Received 24 December 2011; Accepted 26 January 2012

Academic Editor: Misao Matsushita

Copyright © 2012 Isao Ohsawa et al. This is an open access article distributed under the Creative Commons Attribution License, which permits unrestricted use, distribution, and reproduction in any medium, provided the original work is properly cited.

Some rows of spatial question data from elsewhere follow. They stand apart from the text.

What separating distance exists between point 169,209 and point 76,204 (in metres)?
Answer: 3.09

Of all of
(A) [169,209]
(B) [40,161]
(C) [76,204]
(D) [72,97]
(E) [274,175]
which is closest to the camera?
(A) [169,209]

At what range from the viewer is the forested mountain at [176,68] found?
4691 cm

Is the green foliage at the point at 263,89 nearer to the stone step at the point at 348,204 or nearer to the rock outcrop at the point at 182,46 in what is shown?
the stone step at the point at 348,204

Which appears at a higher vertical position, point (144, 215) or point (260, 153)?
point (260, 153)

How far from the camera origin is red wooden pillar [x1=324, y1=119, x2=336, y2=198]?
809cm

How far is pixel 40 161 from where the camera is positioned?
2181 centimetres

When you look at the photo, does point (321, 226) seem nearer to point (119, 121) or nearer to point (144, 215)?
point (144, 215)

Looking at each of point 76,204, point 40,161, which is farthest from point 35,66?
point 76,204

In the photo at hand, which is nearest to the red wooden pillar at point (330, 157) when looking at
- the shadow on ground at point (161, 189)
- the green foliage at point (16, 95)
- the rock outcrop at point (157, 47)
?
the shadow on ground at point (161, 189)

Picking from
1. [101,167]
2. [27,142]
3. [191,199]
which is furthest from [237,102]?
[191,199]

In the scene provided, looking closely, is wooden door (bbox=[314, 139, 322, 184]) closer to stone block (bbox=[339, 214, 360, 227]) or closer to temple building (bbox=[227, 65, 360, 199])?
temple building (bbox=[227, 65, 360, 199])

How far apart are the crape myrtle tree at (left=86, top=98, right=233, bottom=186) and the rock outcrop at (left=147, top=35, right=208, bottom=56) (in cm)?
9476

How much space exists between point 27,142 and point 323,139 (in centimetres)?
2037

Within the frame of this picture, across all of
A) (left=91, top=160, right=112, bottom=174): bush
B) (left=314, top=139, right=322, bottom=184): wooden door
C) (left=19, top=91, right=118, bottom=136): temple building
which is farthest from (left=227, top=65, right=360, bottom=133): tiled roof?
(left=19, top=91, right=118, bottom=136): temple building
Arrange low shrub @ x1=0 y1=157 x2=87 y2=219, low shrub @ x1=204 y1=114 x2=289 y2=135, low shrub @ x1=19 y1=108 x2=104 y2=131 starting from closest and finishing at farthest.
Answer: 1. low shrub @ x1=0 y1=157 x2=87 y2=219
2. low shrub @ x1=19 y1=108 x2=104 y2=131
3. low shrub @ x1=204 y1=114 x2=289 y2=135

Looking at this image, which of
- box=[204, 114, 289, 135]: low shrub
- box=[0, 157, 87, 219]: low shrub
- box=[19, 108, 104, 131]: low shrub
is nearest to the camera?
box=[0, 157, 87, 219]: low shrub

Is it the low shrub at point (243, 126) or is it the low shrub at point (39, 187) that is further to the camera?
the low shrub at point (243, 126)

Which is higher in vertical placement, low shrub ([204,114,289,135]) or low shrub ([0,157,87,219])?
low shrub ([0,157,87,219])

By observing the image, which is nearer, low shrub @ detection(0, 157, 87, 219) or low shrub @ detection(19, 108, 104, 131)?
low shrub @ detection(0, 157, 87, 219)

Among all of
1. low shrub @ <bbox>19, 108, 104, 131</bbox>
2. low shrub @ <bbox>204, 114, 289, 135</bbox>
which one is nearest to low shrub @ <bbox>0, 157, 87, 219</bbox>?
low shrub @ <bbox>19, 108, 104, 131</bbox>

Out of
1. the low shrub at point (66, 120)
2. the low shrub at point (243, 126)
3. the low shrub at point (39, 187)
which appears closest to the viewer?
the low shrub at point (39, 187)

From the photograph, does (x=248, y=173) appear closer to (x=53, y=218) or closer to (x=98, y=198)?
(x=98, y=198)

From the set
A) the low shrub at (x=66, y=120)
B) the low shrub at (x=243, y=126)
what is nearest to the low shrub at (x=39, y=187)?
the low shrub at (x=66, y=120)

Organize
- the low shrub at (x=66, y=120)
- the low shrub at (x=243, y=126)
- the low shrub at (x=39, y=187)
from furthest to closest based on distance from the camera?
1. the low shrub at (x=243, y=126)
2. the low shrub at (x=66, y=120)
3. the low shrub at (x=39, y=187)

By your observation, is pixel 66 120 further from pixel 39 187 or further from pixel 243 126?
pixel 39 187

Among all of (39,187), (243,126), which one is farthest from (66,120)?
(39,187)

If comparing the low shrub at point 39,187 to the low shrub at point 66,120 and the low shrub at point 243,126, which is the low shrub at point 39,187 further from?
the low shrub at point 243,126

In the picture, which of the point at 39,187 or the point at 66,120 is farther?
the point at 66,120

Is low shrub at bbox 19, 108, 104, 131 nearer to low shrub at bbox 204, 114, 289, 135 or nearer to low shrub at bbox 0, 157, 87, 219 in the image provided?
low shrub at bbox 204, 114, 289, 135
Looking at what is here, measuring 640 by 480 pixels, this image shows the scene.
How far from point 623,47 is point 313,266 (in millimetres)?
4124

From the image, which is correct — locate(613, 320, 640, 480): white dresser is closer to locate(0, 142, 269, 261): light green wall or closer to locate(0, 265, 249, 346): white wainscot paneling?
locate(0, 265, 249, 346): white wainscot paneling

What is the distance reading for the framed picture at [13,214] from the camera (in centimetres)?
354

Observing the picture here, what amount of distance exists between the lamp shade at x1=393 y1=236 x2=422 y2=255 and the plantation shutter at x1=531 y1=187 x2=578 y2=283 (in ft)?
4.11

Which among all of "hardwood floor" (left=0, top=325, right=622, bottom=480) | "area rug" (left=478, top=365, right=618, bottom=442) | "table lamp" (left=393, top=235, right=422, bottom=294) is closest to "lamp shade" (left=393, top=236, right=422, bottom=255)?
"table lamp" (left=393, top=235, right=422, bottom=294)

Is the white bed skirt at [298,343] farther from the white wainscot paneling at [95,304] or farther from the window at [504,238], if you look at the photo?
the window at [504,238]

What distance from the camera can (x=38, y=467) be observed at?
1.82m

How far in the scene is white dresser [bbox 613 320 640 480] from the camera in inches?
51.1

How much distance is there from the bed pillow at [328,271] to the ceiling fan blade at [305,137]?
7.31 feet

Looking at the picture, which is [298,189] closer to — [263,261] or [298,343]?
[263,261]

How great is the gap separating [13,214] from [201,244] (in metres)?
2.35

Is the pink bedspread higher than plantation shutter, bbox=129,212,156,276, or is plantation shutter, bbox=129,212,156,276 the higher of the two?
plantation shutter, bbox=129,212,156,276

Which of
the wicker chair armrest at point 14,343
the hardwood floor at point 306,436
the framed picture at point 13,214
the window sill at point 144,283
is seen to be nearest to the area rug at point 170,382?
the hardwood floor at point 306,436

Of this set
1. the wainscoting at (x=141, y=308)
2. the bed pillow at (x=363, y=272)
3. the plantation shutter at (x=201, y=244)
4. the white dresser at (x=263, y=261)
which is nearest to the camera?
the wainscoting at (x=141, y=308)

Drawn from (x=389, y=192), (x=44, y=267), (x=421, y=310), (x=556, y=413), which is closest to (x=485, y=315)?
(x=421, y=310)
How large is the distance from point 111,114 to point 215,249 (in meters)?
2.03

A deeper understanding of the mechanism of complement activation may help to elucidate the pathogenesis of IgA nephropathy (IgAN). Traditionally, the activation of an alternative pathway (AP) has been recognized as an enhancer mechanism of glomerular damage. This paper documents contemporary information concerning the possible pathological mechanisms of the lectin pathway (LP) in the circulation and in the glomerulus. The circulating initiator of LP activation is not fully understood. However, ligands for mannose-binding lectin (MBL) which are among the starter molecules of the LP are aberrant glycosylated molecules-containing immune complex. Recent reports have focused on N-glycans on secretory IgA as a candidate ligand. Mesangial deposits of MBL are seen in 25% of patients with IgAN. Mesangial deposits of MBL and C4 and/or C4 breakdown products are implicated as markers for disease progression of IgAN. On the other hand, patients with MBL deficiency tend to show better clinical presentation and lower levels of urinary protein and serum creatinine than MBL-sufficient patients. It is now recognized that involvement of AP and LP constitutes an additional mechanism for explaining the progression of IgAN.